→ A block of data
——————

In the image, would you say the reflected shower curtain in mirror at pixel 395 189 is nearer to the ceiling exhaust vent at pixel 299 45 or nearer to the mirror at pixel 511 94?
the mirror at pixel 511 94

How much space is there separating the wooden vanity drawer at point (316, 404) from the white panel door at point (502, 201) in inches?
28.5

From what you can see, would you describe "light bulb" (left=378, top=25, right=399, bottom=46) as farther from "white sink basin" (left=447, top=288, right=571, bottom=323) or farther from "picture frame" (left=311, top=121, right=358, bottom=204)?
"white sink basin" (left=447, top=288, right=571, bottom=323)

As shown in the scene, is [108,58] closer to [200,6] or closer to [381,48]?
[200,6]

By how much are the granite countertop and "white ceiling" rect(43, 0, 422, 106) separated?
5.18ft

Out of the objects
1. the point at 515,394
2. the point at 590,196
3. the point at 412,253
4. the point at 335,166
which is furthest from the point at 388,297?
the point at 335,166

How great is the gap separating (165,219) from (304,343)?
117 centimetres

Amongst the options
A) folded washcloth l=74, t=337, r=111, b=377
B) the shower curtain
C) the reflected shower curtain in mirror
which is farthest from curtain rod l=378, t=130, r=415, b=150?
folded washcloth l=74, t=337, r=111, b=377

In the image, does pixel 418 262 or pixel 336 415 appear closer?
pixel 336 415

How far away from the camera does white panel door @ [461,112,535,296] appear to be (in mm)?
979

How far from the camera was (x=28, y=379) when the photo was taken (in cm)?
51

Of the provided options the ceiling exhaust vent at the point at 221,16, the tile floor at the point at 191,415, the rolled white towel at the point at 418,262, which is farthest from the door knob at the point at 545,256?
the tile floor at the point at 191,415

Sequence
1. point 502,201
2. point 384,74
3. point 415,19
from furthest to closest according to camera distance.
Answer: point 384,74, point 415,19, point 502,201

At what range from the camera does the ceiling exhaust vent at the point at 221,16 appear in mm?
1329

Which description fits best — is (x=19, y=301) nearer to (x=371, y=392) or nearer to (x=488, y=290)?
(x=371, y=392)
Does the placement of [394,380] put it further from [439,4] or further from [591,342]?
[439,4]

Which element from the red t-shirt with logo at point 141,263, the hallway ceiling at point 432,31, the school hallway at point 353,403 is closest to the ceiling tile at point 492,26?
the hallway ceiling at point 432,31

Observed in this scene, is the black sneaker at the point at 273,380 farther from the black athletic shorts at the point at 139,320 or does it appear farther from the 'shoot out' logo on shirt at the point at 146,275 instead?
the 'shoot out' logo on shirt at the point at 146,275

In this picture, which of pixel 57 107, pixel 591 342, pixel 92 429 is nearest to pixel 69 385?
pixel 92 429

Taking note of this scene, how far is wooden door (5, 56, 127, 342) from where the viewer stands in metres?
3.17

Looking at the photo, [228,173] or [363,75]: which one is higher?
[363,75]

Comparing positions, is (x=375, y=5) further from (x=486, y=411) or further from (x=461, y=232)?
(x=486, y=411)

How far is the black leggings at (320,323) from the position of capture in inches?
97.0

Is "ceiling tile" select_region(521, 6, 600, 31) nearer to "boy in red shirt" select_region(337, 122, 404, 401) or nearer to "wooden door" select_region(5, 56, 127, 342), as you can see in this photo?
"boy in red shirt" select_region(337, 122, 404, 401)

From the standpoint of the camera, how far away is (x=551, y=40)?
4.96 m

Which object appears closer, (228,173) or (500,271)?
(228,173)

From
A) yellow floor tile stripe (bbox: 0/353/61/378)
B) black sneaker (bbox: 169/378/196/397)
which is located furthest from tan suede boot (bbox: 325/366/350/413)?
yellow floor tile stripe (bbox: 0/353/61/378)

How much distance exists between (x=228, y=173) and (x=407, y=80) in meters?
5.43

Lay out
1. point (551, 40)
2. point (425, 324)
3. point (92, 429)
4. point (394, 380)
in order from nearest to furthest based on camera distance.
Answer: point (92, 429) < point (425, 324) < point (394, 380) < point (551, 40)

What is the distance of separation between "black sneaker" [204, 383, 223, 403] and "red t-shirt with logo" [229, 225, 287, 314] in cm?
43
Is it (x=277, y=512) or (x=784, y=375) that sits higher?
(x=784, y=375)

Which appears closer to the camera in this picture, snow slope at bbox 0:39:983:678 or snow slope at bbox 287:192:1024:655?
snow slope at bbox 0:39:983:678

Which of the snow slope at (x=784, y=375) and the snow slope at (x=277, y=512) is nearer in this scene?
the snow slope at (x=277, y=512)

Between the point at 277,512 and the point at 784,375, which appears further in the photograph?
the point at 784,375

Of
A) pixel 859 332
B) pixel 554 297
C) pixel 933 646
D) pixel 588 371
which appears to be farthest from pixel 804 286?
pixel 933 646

——————

→ Exercise directions
Reproduce all of the material above line for line, without changing anything.

→ Solution to this problem
In the image, would you say the reflected shower curtain in mirror at pixel 395 189 is nearer to the ceiling exhaust vent at pixel 299 45 or nearer to the mirror at pixel 511 94?
the mirror at pixel 511 94

How much space is there separating the wooden vanity drawer at point (316, 404) from the white panel door at point (502, 201) in inches?
28.5

From what you can see, would you describe "light bulb" (left=378, top=25, right=399, bottom=46) as farther from "white sink basin" (left=447, top=288, right=571, bottom=323) or farther from "picture frame" (left=311, top=121, right=358, bottom=204)?
"white sink basin" (left=447, top=288, right=571, bottom=323)

As shown in the scene, is [108,58] closer to [200,6] or closer to [381,48]?
[200,6]

By how much are the granite countertop and "white ceiling" rect(43, 0, 422, 106) separated?
5.18ft

Out of the objects
1. the point at 515,394
2. the point at 590,196
3. the point at 412,253
4. the point at 335,166
which is furthest from the point at 388,297?
the point at 335,166

How great is the gap separating (165,219) from (304,343)?
117 centimetres

Amongst the options
A) folded washcloth l=74, t=337, r=111, b=377
B) the shower curtain
C) the reflected shower curtain in mirror
which is farthest from curtain rod l=378, t=130, r=415, b=150?
folded washcloth l=74, t=337, r=111, b=377

In the image, does pixel 418 262 or pixel 336 415 appear closer?
pixel 336 415

How far away from the camera does white panel door @ [461,112,535,296] appear to be (in mm)?
979

How far from the camera was (x=28, y=379) when the photo was taken (in cm)?
51

Of the provided options the ceiling exhaust vent at the point at 221,16, the tile floor at the point at 191,415, the rolled white towel at the point at 418,262, which is farthest from the door knob at the point at 545,256?
the tile floor at the point at 191,415

Sequence
1. point 502,201
2. point 384,74
3. point 415,19
from furthest to closest according to camera distance.
Answer: point 384,74, point 415,19, point 502,201

At what range from the camera does the ceiling exhaust vent at the point at 221,16 appear in mm?
1329

Which description fits best — is (x=19, y=301) nearer to (x=371, y=392) or nearer to (x=488, y=290)?
(x=371, y=392)
Does the placement of [394,380] put it further from [439,4] or further from [591,342]?
[439,4]

Which element from the red t-shirt with logo at point 141,263, the hallway ceiling at point 432,31, the school hallway at point 353,403 is closest to the ceiling tile at point 492,26?
the hallway ceiling at point 432,31

Observed in this scene, is the black sneaker at the point at 273,380 farther from the black athletic shorts at the point at 139,320 or does it appear farther from the 'shoot out' logo on shirt at the point at 146,275 instead?
the 'shoot out' logo on shirt at the point at 146,275

In this picture, which of pixel 57 107, pixel 591 342, pixel 92 429 is nearest to pixel 69 385?
pixel 92 429

Taking note of this scene, how far is wooden door (5, 56, 127, 342) from where the viewer stands in metres?
3.17

Looking at the photo, [228,173] or [363,75]: which one is higher?
[363,75]

Comparing positions, is (x=375, y=5) further from (x=486, y=411) or further from (x=461, y=232)?
(x=486, y=411)

How far is the black leggings at (320,323) from the position of capture in inches?
97.0

Is "ceiling tile" select_region(521, 6, 600, 31) nearer to "boy in red shirt" select_region(337, 122, 404, 401) or nearer to "wooden door" select_region(5, 56, 127, 342), as you can see in this photo?
"boy in red shirt" select_region(337, 122, 404, 401)

From the standpoint of the camera, how far away is (x=551, y=40)?
4.96 m

Which object appears closer, (228,173) or (500,271)?
(228,173)

From
A) yellow floor tile stripe (bbox: 0/353/61/378)
B) black sneaker (bbox: 169/378/196/397)
which is located furthest from tan suede boot (bbox: 325/366/350/413)?
yellow floor tile stripe (bbox: 0/353/61/378)

How much distance exists between (x=228, y=173) and (x=407, y=80) in meters?
5.43

Lay out
1. point (551, 40)
2. point (425, 324)
3. point (92, 429)
4. point (394, 380)
in order from nearest to furthest based on camera distance.
Answer: point (92, 429) < point (425, 324) < point (394, 380) < point (551, 40)

What is the distance of separation between "black sneaker" [204, 383, 223, 403] and "red t-shirt with logo" [229, 225, 287, 314] in cm?
43
Is it (x=277, y=512) or (x=784, y=375) that sits higher?
(x=784, y=375)

Which appears closer to the camera in this picture, snow slope at bbox 0:39:983:678 or snow slope at bbox 287:192:1024:655?
snow slope at bbox 0:39:983:678

Which of the snow slope at (x=784, y=375) and the snow slope at (x=277, y=512) is nearer in this scene?
the snow slope at (x=277, y=512)

Between the point at 277,512 and the point at 784,375, which appears further in the photograph?
the point at 784,375

Of
A) pixel 859 332
B) pixel 554 297
C) pixel 933 646
D) pixel 588 371
which appears to be farthest from pixel 804 286?
pixel 933 646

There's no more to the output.